***** Text passage *****

Tax extenders bill impacts exempt organizations
Posted On: 2-8-2016 | Posted By: Debbie Mathes, CPA
In late December, President Obama signed into law the Protecting Americans from Tax Hikes (PATH) Act of 2015. PATH includes several new provisions affecting tax-exempt organizations. In addition, PATH makes permanent a number of federal tax provisions that are beneficial to certain tax-exempt organizations.
New provisions affecting tax-exempt organizations
Notice of formation requirement for social welfare organizations. The PATH Act includes a new application requirement for 501(c)(4) organizations that was to take effect 180 days after enactment, but an IRS notice delays the requirement to a date to be set forth by temporary regulations.
Previously, organizations intending to operate under Section 501(c)(4) were not required to file an exemption application, but could “self-declare” exempt status or complete Form 1024, Application for Recognition of Exemption Under Section 501(a) in order to receive an IRS determination letter recognizing their exempt status.
PATH repeals the voluntary application process for social welfare organizations and requires them to notify the IRS of their intent to operate under Section 501(c)(4). Organizations seeking social welfare status under Section 501(c)(4) after December 18, 2015, must, within 60 days of forming, provide the IRS with notice of their formation and their intent to operate as a Section 501(c)(4) organization.

***** Dataset *****

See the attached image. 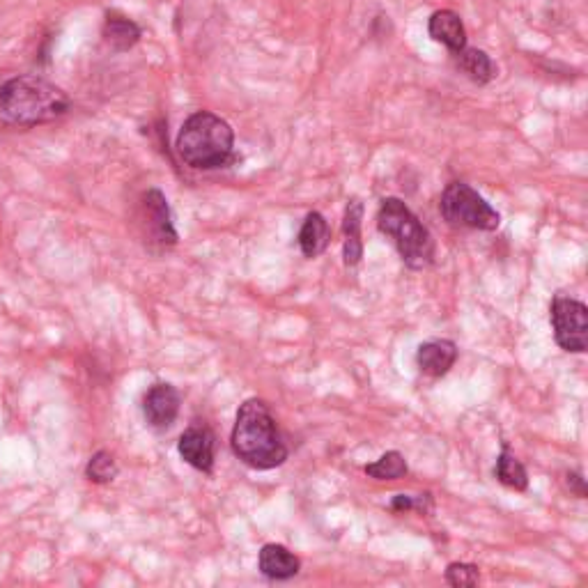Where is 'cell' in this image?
I'll return each mask as SVG.
<instances>
[{
  "label": "cell",
  "mask_w": 588,
  "mask_h": 588,
  "mask_svg": "<svg viewBox=\"0 0 588 588\" xmlns=\"http://www.w3.org/2000/svg\"><path fill=\"white\" fill-rule=\"evenodd\" d=\"M453 56H455V65L460 67V72L467 74V79H471L478 85H487L490 81H494V76H497V65H494L492 58L481 49H469V46H464L462 51L453 53Z\"/></svg>",
  "instance_id": "cell-16"
},
{
  "label": "cell",
  "mask_w": 588,
  "mask_h": 588,
  "mask_svg": "<svg viewBox=\"0 0 588 588\" xmlns=\"http://www.w3.org/2000/svg\"><path fill=\"white\" fill-rule=\"evenodd\" d=\"M494 476H497V481L501 485L510 487V490L524 492L526 487H529V476H526L524 464L517 460L513 453H510L508 446L501 448L497 467H494Z\"/></svg>",
  "instance_id": "cell-17"
},
{
  "label": "cell",
  "mask_w": 588,
  "mask_h": 588,
  "mask_svg": "<svg viewBox=\"0 0 588 588\" xmlns=\"http://www.w3.org/2000/svg\"><path fill=\"white\" fill-rule=\"evenodd\" d=\"M175 147L187 166L216 170L235 159V131L221 115L198 111L182 125Z\"/></svg>",
  "instance_id": "cell-3"
},
{
  "label": "cell",
  "mask_w": 588,
  "mask_h": 588,
  "mask_svg": "<svg viewBox=\"0 0 588 588\" xmlns=\"http://www.w3.org/2000/svg\"><path fill=\"white\" fill-rule=\"evenodd\" d=\"M230 441L237 458L258 471L276 469L288 460V446L278 432L267 402L260 398L246 400L239 407Z\"/></svg>",
  "instance_id": "cell-2"
},
{
  "label": "cell",
  "mask_w": 588,
  "mask_h": 588,
  "mask_svg": "<svg viewBox=\"0 0 588 588\" xmlns=\"http://www.w3.org/2000/svg\"><path fill=\"white\" fill-rule=\"evenodd\" d=\"M363 471H366L370 478H375V481H398V478L407 476L409 467H407L405 455L398 453V451H389V453H384L379 460L366 464Z\"/></svg>",
  "instance_id": "cell-18"
},
{
  "label": "cell",
  "mask_w": 588,
  "mask_h": 588,
  "mask_svg": "<svg viewBox=\"0 0 588 588\" xmlns=\"http://www.w3.org/2000/svg\"><path fill=\"white\" fill-rule=\"evenodd\" d=\"M439 212L453 228L492 232L501 226V216L487 200L464 182H451L441 193Z\"/></svg>",
  "instance_id": "cell-5"
},
{
  "label": "cell",
  "mask_w": 588,
  "mask_h": 588,
  "mask_svg": "<svg viewBox=\"0 0 588 588\" xmlns=\"http://www.w3.org/2000/svg\"><path fill=\"white\" fill-rule=\"evenodd\" d=\"M446 582L455 588H471L481 582V572L471 563H451L446 568Z\"/></svg>",
  "instance_id": "cell-20"
},
{
  "label": "cell",
  "mask_w": 588,
  "mask_h": 588,
  "mask_svg": "<svg viewBox=\"0 0 588 588\" xmlns=\"http://www.w3.org/2000/svg\"><path fill=\"white\" fill-rule=\"evenodd\" d=\"M214 448V435L207 425H191V428L184 430L180 444H177V451H180L182 460L191 464L193 469L203 471V474H212Z\"/></svg>",
  "instance_id": "cell-9"
},
{
  "label": "cell",
  "mask_w": 588,
  "mask_h": 588,
  "mask_svg": "<svg viewBox=\"0 0 588 588\" xmlns=\"http://www.w3.org/2000/svg\"><path fill=\"white\" fill-rule=\"evenodd\" d=\"M138 226H141V235L150 246L170 249V246L177 244V230L173 226L168 200L159 189H150L141 196Z\"/></svg>",
  "instance_id": "cell-7"
},
{
  "label": "cell",
  "mask_w": 588,
  "mask_h": 588,
  "mask_svg": "<svg viewBox=\"0 0 588 588\" xmlns=\"http://www.w3.org/2000/svg\"><path fill=\"white\" fill-rule=\"evenodd\" d=\"M258 566L265 577L283 582V579H290V577L297 575L299 568H301V561L290 552L288 547L269 543L260 549Z\"/></svg>",
  "instance_id": "cell-12"
},
{
  "label": "cell",
  "mask_w": 588,
  "mask_h": 588,
  "mask_svg": "<svg viewBox=\"0 0 588 588\" xmlns=\"http://www.w3.org/2000/svg\"><path fill=\"white\" fill-rule=\"evenodd\" d=\"M85 476L90 478L92 483H111L115 476H118V464H115L113 455L106 453V451H99L90 458L88 467H85Z\"/></svg>",
  "instance_id": "cell-19"
},
{
  "label": "cell",
  "mask_w": 588,
  "mask_h": 588,
  "mask_svg": "<svg viewBox=\"0 0 588 588\" xmlns=\"http://www.w3.org/2000/svg\"><path fill=\"white\" fill-rule=\"evenodd\" d=\"M67 92L40 76H17L0 85V122L10 127H37L69 111Z\"/></svg>",
  "instance_id": "cell-1"
},
{
  "label": "cell",
  "mask_w": 588,
  "mask_h": 588,
  "mask_svg": "<svg viewBox=\"0 0 588 588\" xmlns=\"http://www.w3.org/2000/svg\"><path fill=\"white\" fill-rule=\"evenodd\" d=\"M554 338L561 350L584 354L588 347V308L572 297H556L552 304Z\"/></svg>",
  "instance_id": "cell-6"
},
{
  "label": "cell",
  "mask_w": 588,
  "mask_h": 588,
  "mask_svg": "<svg viewBox=\"0 0 588 588\" xmlns=\"http://www.w3.org/2000/svg\"><path fill=\"white\" fill-rule=\"evenodd\" d=\"M361 221H363V203L361 200H352L345 210L343 219V258L347 267H357L363 258V242H361Z\"/></svg>",
  "instance_id": "cell-14"
},
{
  "label": "cell",
  "mask_w": 588,
  "mask_h": 588,
  "mask_svg": "<svg viewBox=\"0 0 588 588\" xmlns=\"http://www.w3.org/2000/svg\"><path fill=\"white\" fill-rule=\"evenodd\" d=\"M180 393L173 384L159 382L154 384L143 398V414L145 421L154 430H166L175 423L180 414Z\"/></svg>",
  "instance_id": "cell-8"
},
{
  "label": "cell",
  "mask_w": 588,
  "mask_h": 588,
  "mask_svg": "<svg viewBox=\"0 0 588 588\" xmlns=\"http://www.w3.org/2000/svg\"><path fill=\"white\" fill-rule=\"evenodd\" d=\"M566 485L570 487V492H575L579 499L586 497V481L582 474H577V471H568L566 474Z\"/></svg>",
  "instance_id": "cell-21"
},
{
  "label": "cell",
  "mask_w": 588,
  "mask_h": 588,
  "mask_svg": "<svg viewBox=\"0 0 588 588\" xmlns=\"http://www.w3.org/2000/svg\"><path fill=\"white\" fill-rule=\"evenodd\" d=\"M102 35H104V42L111 46L113 51L122 53V51L134 49V46L138 44V40H141V28H138L129 17H125V14L108 12Z\"/></svg>",
  "instance_id": "cell-13"
},
{
  "label": "cell",
  "mask_w": 588,
  "mask_h": 588,
  "mask_svg": "<svg viewBox=\"0 0 588 588\" xmlns=\"http://www.w3.org/2000/svg\"><path fill=\"white\" fill-rule=\"evenodd\" d=\"M428 33L435 42L444 44L451 53L462 51L467 46V28L458 12L439 10L428 21Z\"/></svg>",
  "instance_id": "cell-10"
},
{
  "label": "cell",
  "mask_w": 588,
  "mask_h": 588,
  "mask_svg": "<svg viewBox=\"0 0 588 588\" xmlns=\"http://www.w3.org/2000/svg\"><path fill=\"white\" fill-rule=\"evenodd\" d=\"M416 506V501L412 499V497H405V494H400V497H396L393 499V510H396V513H402V510H412Z\"/></svg>",
  "instance_id": "cell-22"
},
{
  "label": "cell",
  "mask_w": 588,
  "mask_h": 588,
  "mask_svg": "<svg viewBox=\"0 0 588 588\" xmlns=\"http://www.w3.org/2000/svg\"><path fill=\"white\" fill-rule=\"evenodd\" d=\"M331 239V228L327 219L320 212H311L306 216L304 226L299 230V249L306 258H317L327 251Z\"/></svg>",
  "instance_id": "cell-15"
},
{
  "label": "cell",
  "mask_w": 588,
  "mask_h": 588,
  "mask_svg": "<svg viewBox=\"0 0 588 588\" xmlns=\"http://www.w3.org/2000/svg\"><path fill=\"white\" fill-rule=\"evenodd\" d=\"M377 228L396 244L402 262L409 269H428L435 262V239L419 216L400 198H384L377 212Z\"/></svg>",
  "instance_id": "cell-4"
},
{
  "label": "cell",
  "mask_w": 588,
  "mask_h": 588,
  "mask_svg": "<svg viewBox=\"0 0 588 588\" xmlns=\"http://www.w3.org/2000/svg\"><path fill=\"white\" fill-rule=\"evenodd\" d=\"M455 361H458V345L453 340H428L416 352L421 373L430 377H444Z\"/></svg>",
  "instance_id": "cell-11"
}]
</instances>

*****

Tasks to carry out ::
A - According to the tax extenders article, how many days after forming does a new 501(c)(4) organization have to notify the IRS?
B - Change "tax-exempt organizations" to "nonprofit organizations" in everything from "Tax extenders bill" down to "by temporary regulations." in the tax extenders article.
C - Write what comes next in the article on how the PATH Act affects exempt organizations, starting after its last sentence.

Answers for the tasks ::
A - Within 60 days of forming.

B -
Tax extenders bill impacts exempt organizations
Posted On: 2-8-2016 | Posted By: Debbie Mathes, CPA
In late December, President Obama signed into law the Protecting Americans from Tax Hikes (PATH) Act of 2015. PATH includes several new provisions affecting nonprofit organizations. In addition, PATH makes permanent a number of federal tax provisions that are beneficial to certain nonprofit organizations.
New provisions affecting nonprofit organizations
Notice of formation requirement for social welfare organizations. The PATH Act includes a new application requirement for 501(c)(4) organizations that was to take effect 180 days after enactment, but an IRS notice delays the requirement to a date to be set forth by temporary regulations.

C -
The notice must include: (1) the organization’s name, address, and EIN; (2) the date on which and state in which the entity was organized; and (3) a statement explaining the organization’s purposes. There is also a user fee required with the notice. Within 60 days after submission of the notice, the IRS is required to provide a letter of acknowledgment of the registration. This notice does not grant the organization a favorable determination, however. If the organization seeks a favorable determination letter, it still must complete and submit an exemption application using Form 1024.
Additionally, social welfare organizations formed on or before PATH’s enactment date (December 18, 2015) that have never filed a Form 1024 or at least one Form 990-series return or notice are also subject to the new notice requirements, but such organizations are given 180 days from December 18, 2015 (June 15, 2016), to file the notice of registration with the IRS. The notice requirements do not apply to organizations that formally applied for recognition of their tax exempt status on or before December 18, 2015. Any entity that fails to timely file a notice is subject to penalties of $20 per day, up to $5,000.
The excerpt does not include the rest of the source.